Sebring - Page 70/112

“Nothin’ to be sorry for, Liv,” he replied. “I didn’t feel it. I didn’t live that. I was just the asshole kid they made and had to put up with while I figured out they all went through hell to give me safe and normal while all that time I was feelin’ left out they had that bond from the struggle.”

He’d shared that too. How he’d been a jerk to his whole family. To friends. Even to Anya when she and Knight were starting out.

“It’s very wise for anyone to figure that out, Sebring,” I told him. “No one likes feeling left out and you were too young to get that what they shared was not something you’d want to be a part of. They were just your family and you didn’t fit. It hurts not to fit, most especially with family. So of course that’s all you’d feel until you were mature enough to sort that out.”

“I took it too far and it lasted too long,” he muttered, gaze to his fingers twirling my hair.

“Yes, you took it too far but that’s only unforgiveable if it genuinely lasted too long. You’re the man you are now. They know that. You’re in each other’s lives. So it obviously didn’t last too long.”

He looked to me and the warmth making his blue eyes liquid felt like it settled in my soul.

“What’s that about wise?” he asked softly.

That settled in my soul too.

His voice still soft and now gentle, he asked, “You know how it feels not to fit, don’t you, baby?”

We were doing what Nick said we’d do.

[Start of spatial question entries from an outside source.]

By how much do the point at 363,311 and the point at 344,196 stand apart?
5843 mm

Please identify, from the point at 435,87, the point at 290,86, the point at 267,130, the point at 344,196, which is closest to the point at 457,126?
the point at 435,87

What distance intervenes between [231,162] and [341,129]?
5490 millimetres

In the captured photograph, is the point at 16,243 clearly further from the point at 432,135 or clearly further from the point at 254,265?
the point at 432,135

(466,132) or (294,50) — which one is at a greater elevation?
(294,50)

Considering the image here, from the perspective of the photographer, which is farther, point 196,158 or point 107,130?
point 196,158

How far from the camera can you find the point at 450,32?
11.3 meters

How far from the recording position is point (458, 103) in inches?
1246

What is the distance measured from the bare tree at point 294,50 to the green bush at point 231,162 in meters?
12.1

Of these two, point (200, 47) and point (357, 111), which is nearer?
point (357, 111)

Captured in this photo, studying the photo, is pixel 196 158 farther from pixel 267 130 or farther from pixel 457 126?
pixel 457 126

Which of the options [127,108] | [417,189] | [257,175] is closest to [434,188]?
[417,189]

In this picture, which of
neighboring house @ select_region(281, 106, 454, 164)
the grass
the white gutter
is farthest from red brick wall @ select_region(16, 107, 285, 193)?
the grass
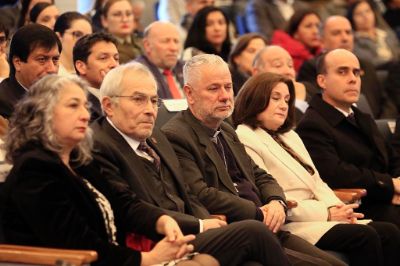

Taking it easy. Taking our time. Figuring it out. Not pushing it. Just living it. Getting used to each other.

Giving me that, since we started again, this was the first time he took things someplace heavy.

We needed to share. We needed to figure it out.

Even so, when he asked questions like that, I knew he already got me.

I shrugged to indicate he was right. “Ever the pessimist, I sensed a long time ago that wouldn’t happen and gave up wanting it.”

That tendril of my hair wrapped around his finger, he stroked my jaw with it, his tone still gentle but now also careful. “That scar your dad’s way of tryin’ to make you fit?”

He’d given me what he’d given me, something nobody knew about the Sebrings. In giving it, he’d been thorough, honest, and quite a bit of it wasn’t pretty.

In-depth detail like that of their lives and histories would be all over if it was there to be had. It was detail that gave insight about why Knight did what he did. It explained the history the brothers shared. None of it put him or his brother in jeopardy but any information could be used in a variety of ways.

But this information, bottom line, wasn’t anybody’s business.

Nick had given it to me. Open and frank, he’d just given it to me, handing me parts of him that in our world could be twisted into weapons that could be used to hurt him, Knight, Anya, his family.

He’d given it to me.

Trusted me.

And that meant everything.

“I ran away with Tommy,” I declared.

Emotion instantly blazed in Nick’s eyes that I read and maybe my reaction wasn’t healthy.

But I loved it.

Because it was jealousy.

That said, I also had to assuage it.

“It’s over now. Long done. Long dead. But back then, we were in love. We went to Mexico. We were going to run a Jet Ski business and make babies. We were stupid and young and hopeful which made us more stupid. Dad found us. Dragged us back. Taught his lesson.”

My eyes drifted away from his as my words kept coming.

“He told Georgia it was about the money we supposedly stole. But we hadn’t stolen anything. Some of it was mine, some of it was Tommy’s. I think Dad told her that so she’d not question what he was doing. The lesson he was teaching. But he taught it and not just to me. To Tommy. But he also taught it to Georgia. She might be in denial but she learned it. It wasn’t about the money Tommy and I took with us. It was about me and even Tom.”

I looked back to Nick, and lost in my story, I kept telling it. But even looking right at him, I barely saw him.

“My father owned us and we were not free to do what we wished or be with who we wished. We were not family. Tom was not a soldier who disobeyed orders and had to be punished. We were tools who needed to be available to him for whenever he wished to use us. Minions. Slaves. We did as told and nothing else. And Georgia’s three years older than me. She saw men and even had some who were steady before that happened with me and Tommy. Not after. She learned the same as me.”

Still stroking my jaw, Nick held my eyes but he didn’t say anything.

So I asked, “You know what’s strange?”

“Everything about that is strange,” Nick noted quietly.

He probably wasn’t wrong but I didn’t know that life.

I didn’t share that verbally, but I knew Nick still got me when he asked, “But what do you think’s strange, Livvie?”

“He doesn’t give a shit about me,” I told him. “I haven’t seen him in weeks. He doesn’t care. He hasn’t phoned. Asked me to report in. Sent an email. Requested I meet him for lunch. Asked me to come over for dinner. It’s just about control. He’s perfectly fine knowing I’m where he wants me to be doing what he wants me to be doing. But that’s it. He’s nothing to me for reasons that are obvious. But I’m nothing to him too. And that doesn’t make sense for the simple fact I’m his child. It seriously doesn’t make sense for the not-simple fact that he taught me the lesson he taught me.”